Routine `determ` computes the determinant of a square matrix represented as a list of lists of numbers.

`(rp n)` produces a degree n polynomial f(x) with random rational coefficients.
`((rp n) x)` = f(x).

`(el n x y)` is a list of the (n+1)(n+2)/2 products of powers of x and y, and of degree ≤ n.
For instance `(el 3 x y)` is the list (x^{3} x^{2}y xy^{2} y^{3} x^{2} xy y^{2} x y 1).

`(mat n)` produces a square matrix by choosing (n+1)(n+1)/2 points along the parametric curve with random rational parameter values.
Each row of the determinant is `(el n x y)` for one of these points.
If the determinant of such a matrix is 0, then for some nth degree plane curve all the points lie on that curve.

A n-list is a list of (n−1)-lists.
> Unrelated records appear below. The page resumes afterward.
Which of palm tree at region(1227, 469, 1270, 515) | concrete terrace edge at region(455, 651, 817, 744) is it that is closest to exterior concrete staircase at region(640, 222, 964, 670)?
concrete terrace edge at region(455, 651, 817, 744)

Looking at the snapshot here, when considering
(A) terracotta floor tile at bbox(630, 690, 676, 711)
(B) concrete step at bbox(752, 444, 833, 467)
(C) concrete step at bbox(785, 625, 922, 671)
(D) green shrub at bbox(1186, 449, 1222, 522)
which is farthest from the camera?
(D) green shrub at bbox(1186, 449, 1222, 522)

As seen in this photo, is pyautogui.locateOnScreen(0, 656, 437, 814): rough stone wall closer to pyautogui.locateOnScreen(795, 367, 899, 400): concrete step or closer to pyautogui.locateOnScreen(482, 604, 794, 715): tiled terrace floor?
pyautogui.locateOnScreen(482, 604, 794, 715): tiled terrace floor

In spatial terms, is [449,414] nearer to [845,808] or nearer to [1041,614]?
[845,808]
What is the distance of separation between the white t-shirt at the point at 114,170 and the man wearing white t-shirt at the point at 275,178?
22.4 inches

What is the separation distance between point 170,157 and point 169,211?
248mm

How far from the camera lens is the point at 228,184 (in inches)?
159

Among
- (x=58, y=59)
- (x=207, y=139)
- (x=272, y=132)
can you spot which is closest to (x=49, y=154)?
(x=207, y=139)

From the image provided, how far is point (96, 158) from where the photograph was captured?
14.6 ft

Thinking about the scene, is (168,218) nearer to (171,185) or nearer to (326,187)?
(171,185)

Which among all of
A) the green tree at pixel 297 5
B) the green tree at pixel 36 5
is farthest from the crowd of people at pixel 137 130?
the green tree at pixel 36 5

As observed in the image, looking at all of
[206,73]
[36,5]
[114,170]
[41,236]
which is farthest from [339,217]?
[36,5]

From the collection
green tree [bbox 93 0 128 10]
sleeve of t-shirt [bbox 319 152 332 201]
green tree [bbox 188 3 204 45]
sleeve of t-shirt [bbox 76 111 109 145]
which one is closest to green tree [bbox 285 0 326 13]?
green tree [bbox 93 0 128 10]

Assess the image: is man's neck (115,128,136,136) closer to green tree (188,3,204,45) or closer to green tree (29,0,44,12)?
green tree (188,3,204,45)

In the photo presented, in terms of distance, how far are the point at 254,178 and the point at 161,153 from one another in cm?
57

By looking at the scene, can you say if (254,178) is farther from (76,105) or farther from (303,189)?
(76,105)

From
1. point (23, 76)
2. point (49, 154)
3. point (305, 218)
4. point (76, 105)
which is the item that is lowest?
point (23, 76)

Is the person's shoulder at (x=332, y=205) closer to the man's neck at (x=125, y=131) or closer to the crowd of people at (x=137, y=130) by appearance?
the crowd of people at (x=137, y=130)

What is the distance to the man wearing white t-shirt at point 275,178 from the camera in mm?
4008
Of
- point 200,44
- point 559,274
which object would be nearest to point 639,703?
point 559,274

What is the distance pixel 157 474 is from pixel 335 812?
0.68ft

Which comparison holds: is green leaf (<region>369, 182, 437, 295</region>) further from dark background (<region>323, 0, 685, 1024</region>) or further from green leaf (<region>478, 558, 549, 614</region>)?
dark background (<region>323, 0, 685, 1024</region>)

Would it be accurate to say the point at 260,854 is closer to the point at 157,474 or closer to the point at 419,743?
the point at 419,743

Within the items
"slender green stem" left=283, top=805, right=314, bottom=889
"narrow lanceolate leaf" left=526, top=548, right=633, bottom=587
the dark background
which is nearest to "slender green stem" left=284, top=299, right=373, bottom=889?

A 0-list is a real.

`((cmp n) f)`: `(((cmp 0) f) x)` = `x`.
`(((cmp (+ n 1)) f) x)` = `(f (((cmp n) f) x))`.
`((cmp 3) car)` = `caaar`; `((cmp n) f)` = f^{n}.

`((G2 f) x y)` = `(map f x y)` but allowing short inputs.

((G2 cons) '(2 3 4 5 6) '(8 9)) => ((2 . 8) (3 . 9) 4 5 6)

((G2 cons) '(2 3 4) '(5 6 7 8 9)) => ((2 . 5) (3 . 6) (4 . 7) 8 9)

`((Gs +) 3 '( 5 6 7))` => (8 9 10)

A polynomial of n variables is coded as an n-list whose elements are coefficients of the first variable. The coefficients are polynomials in n−1 variables and coded as (n−1)-lists.

If c is an n-list then `(pf n c)` is an n-curried polynomial in n variables.
`(pf 0 c)` is c which is presumably a number.
`(((pf 2 '((2 5) (7))) x) y) => 7x+5y+2`
`(((pf 2 '((2 5) (7))) 3) 5) => 48`

`(rp k n)` produces a coded degree n polynomial of k variables, with random rational coefficients.
`(rp 2 n)` is thus suitable for triangular Béziers.

`(el n x y z)` is a list of the products of powers of x, y and z, and of degree ≤ n.

For instance `(el 2 x y z)` is the list
(1 z z^{2} y yz y^{2} x xz xy x^{2})

The list has (n+1)(n+2)(n+3)/6 elements.

I want 3 random 3rd degree polynomials in two variables to parametrically define a 2D surface in 3D.
Then I want 20 points (number pairs) which produce a triple via the three polynomials.
This gives 20 triples which fed to `el` produces 20 lists of 20 reals.
Then we compute the determinant of this matrix.

The determinant is 0 for first degree parametric functions, but not zero for degrees 2 and 3!